• _取り組む課題_
a. 弓の稽古の文章で、先生が習い始めの人に二本の矢を持ってはいけないと言うのはなぜか、1〜3文で説明してください。
b. 弓の稽古の文章のうち、「道を学する人」で始まる段落から、時を表す名詞を重複なしですべて挙げてください。

• _読む文章_
□ □ □ □

ある人、弓射ることを習ふに、諸矢をたばさみて的に向かふ。師のいはく、「 初心の人、二つの矢を持つことなかれ。のちの矢を頼みて、初めの矢になほざりの心あり。毎度ただ得矢なく、この一矢に定むべしと思へ。」 と言ふ。わづかに二つの矢、師の前にて一つをおろかにせんと思はんや。懈怠の心、自ら知らずといへども、師これを知る。この戒め、万事にわたるべし。

道を学する人、夕べには朝あらんことを思ひ、朝には夕べあらんことを思ひて、重ねてねんごろに修せんことを期す。いはんや 一刹那のうちにおいて、懈怠の心あることを知らんや。なんぞ、ただ今の一念において、ただちにすることのはなはだかたき。(第九十二段)

現代語訳

ある人が、弓を習うときに、二本の矢を持って的に向かった。弓の先生が言うには「習い始めの人は二本の矢を持ってはいけない。二本持ってしまうと、二本目の矢を当てにして、一本目の矢をおろそかにする気が出てしまう。射るたびごとに、矢の当りはずれを気にせずに、この一本で決めようと思いなさい。」と言う。たったの二本の矢で、それも先生の前で、一本をおろそかに思うことなどあろうか、いや、思うはずはない。しかし、自分では気づかなくても、先生にはこれがわかってしまう。この戒めは弓を射ることだけでなく、すべてに通じることだろう。

□ □ □ □

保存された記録
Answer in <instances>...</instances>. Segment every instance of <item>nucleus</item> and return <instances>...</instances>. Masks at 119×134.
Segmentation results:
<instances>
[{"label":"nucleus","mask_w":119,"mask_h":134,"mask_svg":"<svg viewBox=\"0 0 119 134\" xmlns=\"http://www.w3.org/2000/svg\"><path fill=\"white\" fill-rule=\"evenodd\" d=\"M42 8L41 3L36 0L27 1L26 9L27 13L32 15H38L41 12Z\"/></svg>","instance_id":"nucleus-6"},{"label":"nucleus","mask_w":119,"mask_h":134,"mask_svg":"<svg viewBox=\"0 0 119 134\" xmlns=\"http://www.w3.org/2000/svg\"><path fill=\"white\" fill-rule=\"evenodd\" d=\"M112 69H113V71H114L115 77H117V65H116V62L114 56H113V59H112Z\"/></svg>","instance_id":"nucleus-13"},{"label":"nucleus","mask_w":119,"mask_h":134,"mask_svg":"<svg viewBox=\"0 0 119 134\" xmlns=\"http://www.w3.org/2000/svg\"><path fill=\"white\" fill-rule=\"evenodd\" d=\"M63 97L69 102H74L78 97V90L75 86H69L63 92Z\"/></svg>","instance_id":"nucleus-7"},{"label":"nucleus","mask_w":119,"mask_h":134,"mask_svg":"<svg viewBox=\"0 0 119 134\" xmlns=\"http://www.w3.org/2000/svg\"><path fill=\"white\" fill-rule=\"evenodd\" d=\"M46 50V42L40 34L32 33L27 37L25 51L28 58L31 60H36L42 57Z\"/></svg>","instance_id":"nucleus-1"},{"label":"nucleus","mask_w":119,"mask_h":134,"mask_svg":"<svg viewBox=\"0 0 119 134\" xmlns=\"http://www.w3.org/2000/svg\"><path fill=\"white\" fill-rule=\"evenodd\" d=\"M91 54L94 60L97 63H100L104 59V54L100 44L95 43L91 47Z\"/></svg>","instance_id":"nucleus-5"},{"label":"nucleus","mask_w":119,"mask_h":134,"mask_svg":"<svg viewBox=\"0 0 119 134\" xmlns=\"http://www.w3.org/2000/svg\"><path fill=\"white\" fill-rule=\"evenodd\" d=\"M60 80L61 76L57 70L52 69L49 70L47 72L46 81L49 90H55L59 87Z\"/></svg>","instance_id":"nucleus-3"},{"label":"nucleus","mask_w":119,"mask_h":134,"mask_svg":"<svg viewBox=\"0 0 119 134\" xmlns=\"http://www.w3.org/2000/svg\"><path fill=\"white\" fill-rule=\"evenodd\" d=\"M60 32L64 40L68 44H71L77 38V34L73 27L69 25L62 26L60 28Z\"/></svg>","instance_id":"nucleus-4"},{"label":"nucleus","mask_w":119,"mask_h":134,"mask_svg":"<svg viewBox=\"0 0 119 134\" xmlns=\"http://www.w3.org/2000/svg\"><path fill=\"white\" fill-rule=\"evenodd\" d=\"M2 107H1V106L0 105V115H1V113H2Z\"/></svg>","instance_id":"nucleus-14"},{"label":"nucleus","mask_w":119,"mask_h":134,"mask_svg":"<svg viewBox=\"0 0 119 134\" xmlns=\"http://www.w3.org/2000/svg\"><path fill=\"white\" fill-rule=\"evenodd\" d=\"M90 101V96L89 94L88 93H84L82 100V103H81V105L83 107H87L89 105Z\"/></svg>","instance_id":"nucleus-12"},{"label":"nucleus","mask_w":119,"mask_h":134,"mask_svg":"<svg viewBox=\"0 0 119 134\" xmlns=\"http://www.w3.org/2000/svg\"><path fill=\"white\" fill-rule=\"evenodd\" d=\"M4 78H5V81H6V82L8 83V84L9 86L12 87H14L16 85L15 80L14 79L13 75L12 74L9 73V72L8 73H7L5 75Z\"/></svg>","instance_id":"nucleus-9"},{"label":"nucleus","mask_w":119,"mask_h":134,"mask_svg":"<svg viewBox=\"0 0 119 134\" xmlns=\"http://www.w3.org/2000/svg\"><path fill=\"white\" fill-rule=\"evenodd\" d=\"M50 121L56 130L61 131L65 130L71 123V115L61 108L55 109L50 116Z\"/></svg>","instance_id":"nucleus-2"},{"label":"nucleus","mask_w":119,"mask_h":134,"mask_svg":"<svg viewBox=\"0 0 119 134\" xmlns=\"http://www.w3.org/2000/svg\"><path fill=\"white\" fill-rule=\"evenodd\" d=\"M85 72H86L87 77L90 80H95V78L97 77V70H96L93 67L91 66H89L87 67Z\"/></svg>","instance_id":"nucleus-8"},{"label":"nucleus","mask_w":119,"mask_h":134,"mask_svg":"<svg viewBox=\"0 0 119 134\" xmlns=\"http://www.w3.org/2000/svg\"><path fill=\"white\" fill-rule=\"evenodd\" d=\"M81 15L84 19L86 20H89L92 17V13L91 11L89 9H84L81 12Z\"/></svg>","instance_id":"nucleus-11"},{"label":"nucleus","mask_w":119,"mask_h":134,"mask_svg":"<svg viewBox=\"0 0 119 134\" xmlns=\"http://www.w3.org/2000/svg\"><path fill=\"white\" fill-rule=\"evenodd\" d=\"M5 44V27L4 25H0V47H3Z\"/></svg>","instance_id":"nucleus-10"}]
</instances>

□ □ □ □

• _課題ごとの解答_
a. 二本持つと、二本目の矢を当てにして、一本目の矢をおろそかにする気持ちが出てしまうからです。だから射るたびに、この一本で決めようと思うべきだと先生は言っています。

b. 夕べ、朝、一刹那、ただ今